# Sterilize Jars For Homemade Yogurt?



## Txsteader

I've just noticed that some recipes mention it and some don't. Some say to simply wash jars and put them in the oven while you prepare the culture, others say to do the 10 min. boiling method. The recipe I've been using doesn't mention anything about sterilizing but I don't want to press my luck.

Is it necessary or not?


----------



## paqcrewmama

I don't sterilize my canning jars between batches of yogurt. They are washed in the dishwasher and then stored for a few days until the next batch is made. I do store them upside down and will give them a quick warming rinse when I use them. 
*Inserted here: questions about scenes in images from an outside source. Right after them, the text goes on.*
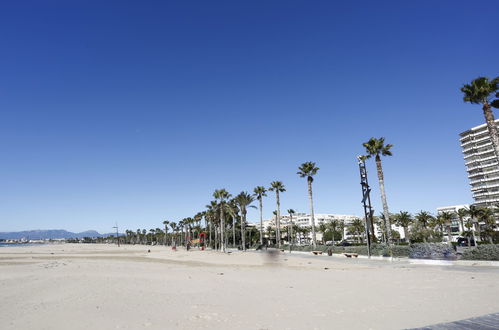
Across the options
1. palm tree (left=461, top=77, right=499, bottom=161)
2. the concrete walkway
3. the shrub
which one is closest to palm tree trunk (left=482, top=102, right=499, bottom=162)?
palm tree (left=461, top=77, right=499, bottom=161)

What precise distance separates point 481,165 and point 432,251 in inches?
5208

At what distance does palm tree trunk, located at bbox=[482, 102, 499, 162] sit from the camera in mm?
24844

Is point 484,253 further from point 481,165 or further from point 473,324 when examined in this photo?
point 481,165

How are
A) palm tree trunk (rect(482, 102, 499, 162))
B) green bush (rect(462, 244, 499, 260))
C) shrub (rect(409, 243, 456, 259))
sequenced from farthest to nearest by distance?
shrub (rect(409, 243, 456, 259))
palm tree trunk (rect(482, 102, 499, 162))
green bush (rect(462, 244, 499, 260))

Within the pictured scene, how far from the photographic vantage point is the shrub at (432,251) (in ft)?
89.3

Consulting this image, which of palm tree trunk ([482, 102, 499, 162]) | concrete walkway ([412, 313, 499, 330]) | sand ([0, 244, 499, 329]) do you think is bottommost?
sand ([0, 244, 499, 329])

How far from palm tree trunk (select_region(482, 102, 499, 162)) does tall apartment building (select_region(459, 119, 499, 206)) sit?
4832 inches

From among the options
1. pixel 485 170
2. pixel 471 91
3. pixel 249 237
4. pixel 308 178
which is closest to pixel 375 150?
pixel 471 91

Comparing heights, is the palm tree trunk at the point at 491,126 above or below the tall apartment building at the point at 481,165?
below

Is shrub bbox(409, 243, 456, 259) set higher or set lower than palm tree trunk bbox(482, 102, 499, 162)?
lower

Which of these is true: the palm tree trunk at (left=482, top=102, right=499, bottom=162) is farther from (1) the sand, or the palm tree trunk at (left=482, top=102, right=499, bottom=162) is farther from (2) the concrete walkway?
(2) the concrete walkway

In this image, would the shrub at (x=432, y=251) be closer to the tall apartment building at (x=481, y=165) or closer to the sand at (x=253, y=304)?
the sand at (x=253, y=304)

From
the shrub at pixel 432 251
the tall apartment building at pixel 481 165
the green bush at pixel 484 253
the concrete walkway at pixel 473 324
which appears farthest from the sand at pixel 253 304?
the tall apartment building at pixel 481 165

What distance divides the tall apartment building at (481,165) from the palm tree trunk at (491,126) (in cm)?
12272
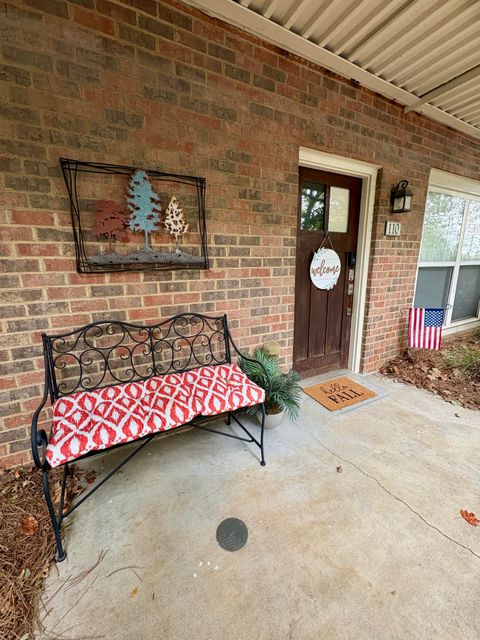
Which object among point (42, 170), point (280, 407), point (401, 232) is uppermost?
point (42, 170)

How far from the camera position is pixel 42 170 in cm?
142

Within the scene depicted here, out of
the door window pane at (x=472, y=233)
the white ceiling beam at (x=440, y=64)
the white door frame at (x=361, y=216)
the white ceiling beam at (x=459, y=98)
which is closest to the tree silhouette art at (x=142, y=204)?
the white door frame at (x=361, y=216)

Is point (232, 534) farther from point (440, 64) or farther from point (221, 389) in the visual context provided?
point (440, 64)

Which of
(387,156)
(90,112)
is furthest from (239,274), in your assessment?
(387,156)

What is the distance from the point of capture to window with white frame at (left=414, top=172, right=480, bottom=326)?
336 cm

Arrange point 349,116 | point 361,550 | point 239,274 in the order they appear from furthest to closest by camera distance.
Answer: point 349,116
point 239,274
point 361,550

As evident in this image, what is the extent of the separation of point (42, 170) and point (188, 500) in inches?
74.4

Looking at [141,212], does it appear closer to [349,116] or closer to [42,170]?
[42,170]

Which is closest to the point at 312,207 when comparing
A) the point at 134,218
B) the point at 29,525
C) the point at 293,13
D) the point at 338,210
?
the point at 338,210

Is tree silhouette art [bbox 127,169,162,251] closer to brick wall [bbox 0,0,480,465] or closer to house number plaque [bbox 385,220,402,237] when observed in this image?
brick wall [bbox 0,0,480,465]

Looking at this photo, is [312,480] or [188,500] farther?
[312,480]

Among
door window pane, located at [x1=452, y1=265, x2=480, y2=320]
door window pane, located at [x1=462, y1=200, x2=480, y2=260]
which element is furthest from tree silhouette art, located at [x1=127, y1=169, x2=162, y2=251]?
door window pane, located at [x1=452, y1=265, x2=480, y2=320]

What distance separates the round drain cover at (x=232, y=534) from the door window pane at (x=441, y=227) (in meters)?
3.47

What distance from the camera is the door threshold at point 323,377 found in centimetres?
283
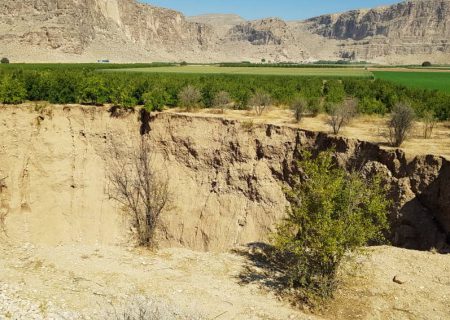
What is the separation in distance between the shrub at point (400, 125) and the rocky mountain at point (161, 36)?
8266cm

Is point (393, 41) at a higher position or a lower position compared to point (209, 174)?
higher

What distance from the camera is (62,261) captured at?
14.2 metres

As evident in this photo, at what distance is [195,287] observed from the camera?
1246 cm

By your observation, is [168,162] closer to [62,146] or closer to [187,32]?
[62,146]

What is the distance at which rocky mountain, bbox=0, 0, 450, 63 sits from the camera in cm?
9281

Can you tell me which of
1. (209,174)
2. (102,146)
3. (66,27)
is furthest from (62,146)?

Maybe the directive to sterilize is based on raw milk vs pasteurized? I have never seen directions telling me to sterilize the jars first. I generally make 6 qts of yogurt each week using my dehydrator. I've never had an issue.


----------



## Txsteader

Thanks, Paqcrewmama!


----------



## SueMc

I sterilize my qt jars when I make yogurt. I don't know if it's necessary or not. I just figure it's easy to do and I know there won't be anything competing with the yogurt cultures. I make 1-2 gallons/week.
That being said, I make a new batch of kefir every morning and just use the washed, *not* sterilized jar from the day before.
I don't think there are hard and fast rules especially if you think how many of these cultured milk products are made by other people in other countries......animal stomachs, wooden containers, gourds.....


----------



## linn

I scald my jars and equipment with boiling water.


----------



## SadieRenee

We don't have a dishwasher so all my sterilizing is by hand or in a canner. That being said, for my yogurt I clean my jar with hot water and soap, let air dry. As I'm cooking the milk for the next batch, I put boiling water in the jar which is emptied out immediately before adding the yogurt.


----------